What needs to be done:
Whenever a line of the records below contains the word "species", copy that line.

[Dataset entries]
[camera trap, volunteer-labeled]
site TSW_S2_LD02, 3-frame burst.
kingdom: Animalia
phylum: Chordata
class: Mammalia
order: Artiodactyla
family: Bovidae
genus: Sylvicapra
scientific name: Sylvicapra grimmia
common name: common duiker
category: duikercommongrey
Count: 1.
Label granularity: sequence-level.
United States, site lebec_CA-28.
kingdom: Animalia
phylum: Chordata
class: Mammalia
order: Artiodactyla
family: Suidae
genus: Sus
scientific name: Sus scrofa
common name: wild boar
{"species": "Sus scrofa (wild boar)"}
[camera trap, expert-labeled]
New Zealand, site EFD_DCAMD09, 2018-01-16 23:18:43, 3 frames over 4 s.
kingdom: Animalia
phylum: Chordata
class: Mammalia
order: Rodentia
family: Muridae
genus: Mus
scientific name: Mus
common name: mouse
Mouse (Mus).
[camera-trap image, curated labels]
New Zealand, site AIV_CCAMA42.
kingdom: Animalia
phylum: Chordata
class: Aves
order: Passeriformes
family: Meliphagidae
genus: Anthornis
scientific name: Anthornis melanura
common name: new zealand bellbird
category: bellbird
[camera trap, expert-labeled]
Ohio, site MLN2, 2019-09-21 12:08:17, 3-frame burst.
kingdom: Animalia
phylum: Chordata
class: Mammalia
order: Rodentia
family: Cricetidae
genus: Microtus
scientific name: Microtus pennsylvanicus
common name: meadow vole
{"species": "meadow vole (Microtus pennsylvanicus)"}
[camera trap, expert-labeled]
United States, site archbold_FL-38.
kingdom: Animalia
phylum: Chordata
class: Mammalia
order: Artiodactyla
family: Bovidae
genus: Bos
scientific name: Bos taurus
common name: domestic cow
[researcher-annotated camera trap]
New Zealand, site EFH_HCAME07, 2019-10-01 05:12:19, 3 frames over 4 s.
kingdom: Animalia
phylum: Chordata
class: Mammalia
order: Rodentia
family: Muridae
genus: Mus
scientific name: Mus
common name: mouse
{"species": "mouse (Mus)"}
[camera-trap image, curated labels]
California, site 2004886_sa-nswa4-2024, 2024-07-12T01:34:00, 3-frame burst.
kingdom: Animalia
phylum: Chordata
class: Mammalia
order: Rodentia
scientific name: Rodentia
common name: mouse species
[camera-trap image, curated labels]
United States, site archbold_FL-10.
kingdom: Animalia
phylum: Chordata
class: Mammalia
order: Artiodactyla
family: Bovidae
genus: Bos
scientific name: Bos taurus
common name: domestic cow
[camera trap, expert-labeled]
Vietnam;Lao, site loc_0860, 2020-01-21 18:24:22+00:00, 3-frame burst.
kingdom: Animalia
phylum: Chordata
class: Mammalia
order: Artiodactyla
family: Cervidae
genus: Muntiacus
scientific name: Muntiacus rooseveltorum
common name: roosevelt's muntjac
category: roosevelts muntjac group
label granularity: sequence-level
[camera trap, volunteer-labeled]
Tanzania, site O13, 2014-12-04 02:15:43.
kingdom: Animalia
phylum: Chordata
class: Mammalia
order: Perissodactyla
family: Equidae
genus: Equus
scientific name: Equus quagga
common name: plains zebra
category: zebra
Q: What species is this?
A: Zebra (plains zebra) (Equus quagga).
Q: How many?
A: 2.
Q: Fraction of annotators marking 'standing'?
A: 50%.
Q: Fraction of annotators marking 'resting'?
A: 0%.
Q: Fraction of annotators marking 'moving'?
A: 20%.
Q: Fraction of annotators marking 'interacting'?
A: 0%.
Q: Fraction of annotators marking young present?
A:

Answer section:
{"species": "Sus scrofa (wild boar)"}
{"species": "meadow vole (Microtus pennsylvanicus)"}
{"species": "mouse (Mus)"}
common name: mouse species
Q: What species is this?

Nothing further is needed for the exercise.